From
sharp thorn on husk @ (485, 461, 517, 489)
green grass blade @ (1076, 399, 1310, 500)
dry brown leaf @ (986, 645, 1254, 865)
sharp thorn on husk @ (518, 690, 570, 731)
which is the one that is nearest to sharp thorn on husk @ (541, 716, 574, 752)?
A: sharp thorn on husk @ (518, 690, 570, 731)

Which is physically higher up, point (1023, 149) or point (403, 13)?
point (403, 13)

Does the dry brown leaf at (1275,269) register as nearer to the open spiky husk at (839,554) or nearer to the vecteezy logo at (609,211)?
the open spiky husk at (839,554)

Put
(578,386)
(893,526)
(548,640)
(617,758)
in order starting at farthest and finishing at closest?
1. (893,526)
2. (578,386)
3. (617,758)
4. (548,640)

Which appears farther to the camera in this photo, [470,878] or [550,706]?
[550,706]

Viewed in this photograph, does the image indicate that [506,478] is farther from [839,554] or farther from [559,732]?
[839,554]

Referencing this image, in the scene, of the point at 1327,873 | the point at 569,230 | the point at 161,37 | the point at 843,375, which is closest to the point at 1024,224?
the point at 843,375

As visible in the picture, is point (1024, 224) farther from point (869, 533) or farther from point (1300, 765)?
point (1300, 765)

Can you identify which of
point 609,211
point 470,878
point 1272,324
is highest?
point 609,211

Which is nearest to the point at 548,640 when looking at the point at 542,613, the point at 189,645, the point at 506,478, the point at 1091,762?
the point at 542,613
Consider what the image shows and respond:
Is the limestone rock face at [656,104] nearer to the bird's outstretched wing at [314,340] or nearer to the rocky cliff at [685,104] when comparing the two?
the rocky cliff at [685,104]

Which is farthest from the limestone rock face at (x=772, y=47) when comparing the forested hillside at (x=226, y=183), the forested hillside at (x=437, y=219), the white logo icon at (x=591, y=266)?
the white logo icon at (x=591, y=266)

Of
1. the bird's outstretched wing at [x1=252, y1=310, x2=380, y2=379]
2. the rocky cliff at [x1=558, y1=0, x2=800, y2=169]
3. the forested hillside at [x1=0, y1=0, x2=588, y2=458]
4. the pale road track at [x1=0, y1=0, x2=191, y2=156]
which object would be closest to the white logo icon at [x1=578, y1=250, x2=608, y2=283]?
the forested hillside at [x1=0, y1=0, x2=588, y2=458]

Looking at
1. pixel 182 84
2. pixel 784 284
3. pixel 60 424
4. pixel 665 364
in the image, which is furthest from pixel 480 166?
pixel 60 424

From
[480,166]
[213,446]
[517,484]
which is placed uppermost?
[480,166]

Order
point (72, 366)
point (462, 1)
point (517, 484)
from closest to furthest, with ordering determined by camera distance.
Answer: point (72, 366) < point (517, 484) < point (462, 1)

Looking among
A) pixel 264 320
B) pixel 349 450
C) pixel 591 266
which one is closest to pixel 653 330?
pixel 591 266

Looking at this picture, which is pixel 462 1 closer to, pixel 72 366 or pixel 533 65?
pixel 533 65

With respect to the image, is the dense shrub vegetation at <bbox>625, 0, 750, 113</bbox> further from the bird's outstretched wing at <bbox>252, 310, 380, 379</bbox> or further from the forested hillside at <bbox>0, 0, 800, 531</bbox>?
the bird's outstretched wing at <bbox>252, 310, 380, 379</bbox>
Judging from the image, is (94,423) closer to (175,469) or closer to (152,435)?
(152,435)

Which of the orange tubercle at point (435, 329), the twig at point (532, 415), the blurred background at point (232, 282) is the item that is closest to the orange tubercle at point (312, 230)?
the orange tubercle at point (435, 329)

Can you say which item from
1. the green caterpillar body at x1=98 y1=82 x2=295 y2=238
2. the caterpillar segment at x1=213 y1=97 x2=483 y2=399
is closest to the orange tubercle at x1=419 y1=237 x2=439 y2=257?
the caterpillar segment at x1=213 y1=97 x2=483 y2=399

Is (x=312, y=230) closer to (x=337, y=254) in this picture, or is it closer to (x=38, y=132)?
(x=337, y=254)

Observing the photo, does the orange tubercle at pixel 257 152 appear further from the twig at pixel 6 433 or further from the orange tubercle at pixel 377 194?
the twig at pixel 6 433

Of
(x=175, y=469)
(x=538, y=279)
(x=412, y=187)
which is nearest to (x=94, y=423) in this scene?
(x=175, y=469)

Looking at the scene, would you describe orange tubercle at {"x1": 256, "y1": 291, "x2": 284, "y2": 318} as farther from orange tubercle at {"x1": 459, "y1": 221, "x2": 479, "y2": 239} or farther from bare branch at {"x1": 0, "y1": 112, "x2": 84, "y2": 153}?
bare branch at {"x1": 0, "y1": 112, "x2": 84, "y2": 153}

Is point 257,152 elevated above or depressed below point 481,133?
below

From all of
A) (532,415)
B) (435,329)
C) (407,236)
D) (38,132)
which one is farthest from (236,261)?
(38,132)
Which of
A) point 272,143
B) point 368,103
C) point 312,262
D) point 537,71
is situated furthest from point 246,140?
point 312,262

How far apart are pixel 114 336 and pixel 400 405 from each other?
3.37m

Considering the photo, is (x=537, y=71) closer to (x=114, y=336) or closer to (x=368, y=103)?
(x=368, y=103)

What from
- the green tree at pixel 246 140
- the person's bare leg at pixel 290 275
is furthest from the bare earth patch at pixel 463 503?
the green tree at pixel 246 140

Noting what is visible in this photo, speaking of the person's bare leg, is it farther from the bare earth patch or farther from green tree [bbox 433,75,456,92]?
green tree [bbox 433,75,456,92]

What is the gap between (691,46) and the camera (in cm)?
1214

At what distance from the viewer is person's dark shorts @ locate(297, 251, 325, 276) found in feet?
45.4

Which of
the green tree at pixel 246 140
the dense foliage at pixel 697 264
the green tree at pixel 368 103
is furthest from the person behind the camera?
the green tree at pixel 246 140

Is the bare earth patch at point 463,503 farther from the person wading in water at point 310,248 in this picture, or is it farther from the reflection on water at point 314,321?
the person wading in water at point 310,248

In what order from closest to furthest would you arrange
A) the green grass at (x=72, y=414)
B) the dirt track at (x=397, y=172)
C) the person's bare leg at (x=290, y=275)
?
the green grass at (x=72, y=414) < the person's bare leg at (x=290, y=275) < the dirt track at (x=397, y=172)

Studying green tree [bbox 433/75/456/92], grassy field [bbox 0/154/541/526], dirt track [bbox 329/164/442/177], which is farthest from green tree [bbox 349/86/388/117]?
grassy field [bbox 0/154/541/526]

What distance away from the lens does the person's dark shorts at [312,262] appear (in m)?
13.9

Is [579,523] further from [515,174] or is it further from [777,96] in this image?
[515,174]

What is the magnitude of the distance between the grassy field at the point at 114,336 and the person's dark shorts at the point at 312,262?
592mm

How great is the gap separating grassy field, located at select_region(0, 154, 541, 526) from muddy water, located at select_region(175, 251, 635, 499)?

━━━━

### What to work on:
Please quote exactly the lines from the one containing "From all of" through the last line of the records above, both included, and nothing else.

### Written solution:
From all of
A) (532,415)
B) (435,329)
C) (407,236)
D) (38,132)
which one is farthest from (236,261)?
(38,132)
Which of
A) point 272,143
B) point 368,103
C) point 312,262
D) point 537,71
is situated furthest from point 246,140?
point 312,262

How far apart are pixel 114 336 and pixel 400 405 from each other?
3.37m

Considering the photo, is (x=537, y=71) closer to (x=114, y=336) or closer to (x=368, y=103)?
(x=368, y=103)

What from
- the green tree at pixel 246 140
- the person's bare leg at pixel 290 275
is furthest from the bare earth patch at pixel 463 503?
the green tree at pixel 246 140

Noting what is visible in this photo, speaking of the person's bare leg, is it farther from the bare earth patch or farther from green tree [bbox 433,75,456,92]?
green tree [bbox 433,75,456,92]

What is the gap between (691,46) and the camera (in cm)?
1214

At what distance from the viewer is person's dark shorts @ locate(297, 251, 325, 276) found in feet?
45.4

Which of
the green tree at pixel 246 140
the dense foliage at pixel 697 264
the green tree at pixel 368 103
is furthest from the person behind the camera?
the green tree at pixel 246 140

Is the bare earth patch at point 463,503 farther from the person wading in water at point 310,248 in this picture, or is it farther from the reflection on water at point 314,321?
the person wading in water at point 310,248

In what order from closest to furthest would you arrange
A) the green grass at (x=72, y=414)
B) the dirt track at (x=397, y=172)
C) the person's bare leg at (x=290, y=275)
?
the green grass at (x=72, y=414) < the person's bare leg at (x=290, y=275) < the dirt track at (x=397, y=172)

Studying green tree [bbox 433/75/456/92], grassy field [bbox 0/154/541/526], dirt track [bbox 329/164/442/177], which is farthest from green tree [bbox 349/86/388/117]?
grassy field [bbox 0/154/541/526]

What distance away from the lens does the person's dark shorts at [312,262] appear (in m)?
13.9

Is [579,523] further from [515,174] or is it further from [777,96] in this image?
[515,174]

What is the magnitude of the distance between the grassy field at the point at 114,336 and the person's dark shorts at the point at 312,262?
592mm

How great is the gap separating grassy field, located at select_region(0, 154, 541, 526) from muddy water, located at select_region(175, 251, 635, 499)?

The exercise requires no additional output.